As jubilant students around the world swap Zoom lessons for classrooms, millions of children in the Philippines are staying home for the second year in a row, stoking concerns over the worsening education crisis in the country.
The country’s president, Rodrigo Duterte, justified the closure of primary and secondary schools, arguing that students and their families must be protected against the coronavirus. The pandemic has increased in recent months as the country grapples with the Delta variant. The Philippines has one of the lowest vaccination rates in Asia, with just 16 percent of its population fully vaccinated.
“I can’t bet on the health of children,” Duterte said in June.
The education ministry has put aside plans to reopen nearly 2,000 schools, causing backlash among parents and students in a sprawling country with endemic poverty. Many people, especially in remote and rural areas, do not have access to a computer or the Internet at home.
Maritess Talic, 46, a mother of two, said she feared her children had barely learned anything in the past year. Ms Talic, who works part-time as a housekeeper, said that she and her husband, a construction worker, had raised around 5,000 pesos, or about $ 100, to buy a second-hand computer tablet to share with children aged 7 and 9. But the family – who live in Imus, a working-class suburb south of Manila, the capital – do not have dedicated internet access at home.
She said prepaid internet cards were constantly depleted, sometimes in the midst of her children’s online classes. She said she struggled to teach them science and math with her limited education.

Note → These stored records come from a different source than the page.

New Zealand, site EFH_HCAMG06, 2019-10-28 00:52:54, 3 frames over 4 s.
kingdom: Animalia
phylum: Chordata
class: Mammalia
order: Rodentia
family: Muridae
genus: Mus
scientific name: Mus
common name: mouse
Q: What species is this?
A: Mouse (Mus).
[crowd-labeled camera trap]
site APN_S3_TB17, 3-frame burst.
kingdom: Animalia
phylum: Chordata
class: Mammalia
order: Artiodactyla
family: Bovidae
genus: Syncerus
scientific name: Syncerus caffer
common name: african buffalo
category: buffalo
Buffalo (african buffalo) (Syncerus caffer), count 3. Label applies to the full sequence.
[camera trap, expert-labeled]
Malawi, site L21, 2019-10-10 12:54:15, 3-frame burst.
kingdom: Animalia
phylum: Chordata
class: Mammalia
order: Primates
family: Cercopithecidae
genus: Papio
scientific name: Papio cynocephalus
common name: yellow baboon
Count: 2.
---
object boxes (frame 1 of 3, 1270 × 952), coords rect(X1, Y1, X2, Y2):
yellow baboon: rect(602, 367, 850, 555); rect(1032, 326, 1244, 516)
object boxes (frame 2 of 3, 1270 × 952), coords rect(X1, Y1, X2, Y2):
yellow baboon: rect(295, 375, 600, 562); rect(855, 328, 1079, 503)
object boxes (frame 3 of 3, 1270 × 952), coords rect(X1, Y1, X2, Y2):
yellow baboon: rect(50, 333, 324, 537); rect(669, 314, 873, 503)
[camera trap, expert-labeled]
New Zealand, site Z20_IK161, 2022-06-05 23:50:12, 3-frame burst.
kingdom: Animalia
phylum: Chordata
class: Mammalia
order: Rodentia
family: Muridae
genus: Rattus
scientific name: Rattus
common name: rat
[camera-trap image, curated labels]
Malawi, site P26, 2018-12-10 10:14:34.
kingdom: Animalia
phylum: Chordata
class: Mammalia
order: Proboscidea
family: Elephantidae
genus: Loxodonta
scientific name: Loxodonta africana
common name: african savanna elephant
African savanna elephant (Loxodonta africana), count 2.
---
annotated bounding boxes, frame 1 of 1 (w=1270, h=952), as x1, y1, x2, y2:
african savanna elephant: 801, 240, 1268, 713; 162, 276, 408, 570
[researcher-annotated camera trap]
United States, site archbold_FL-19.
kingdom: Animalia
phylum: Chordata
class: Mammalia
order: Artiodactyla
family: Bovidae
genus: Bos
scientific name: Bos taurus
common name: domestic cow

“It’s very difficult,” she said, adding that children find it difficult to share a device. “Sometimes we can’t even find enough money to pay our electricity bill, and now we also have to look for extra money to pay for internet cards.
“The point is, I don’t think they’re learning at all,” she added. “The Internet connection is sometimes too slow. “
Even before the pandemic, the Philippines faced an education crisis, with overcrowded classrooms, shoddy public school infrastructure and desperately low salaries for teachers, creating a teacher shortage.
The crisis in the Philippines comes as countries around the world, including the United States, grapple with one of the worst disruptions to public education in modern history.
UNICEF, the United Nations children’s agency, said in an August study that the Philippines was among a handful of countries that had not started face-to-face classes since the start of the pandemic. , violating the right of over 27 million students to have access to classroom instruction.
School closures have had negative consequences for students, said Oyunsaikhan Dendevnorov, UNICEF representative in the Philippines. The students fell behind and reported mental distress. He also cited an increased risk of dropping out of school, child labor and child marriage.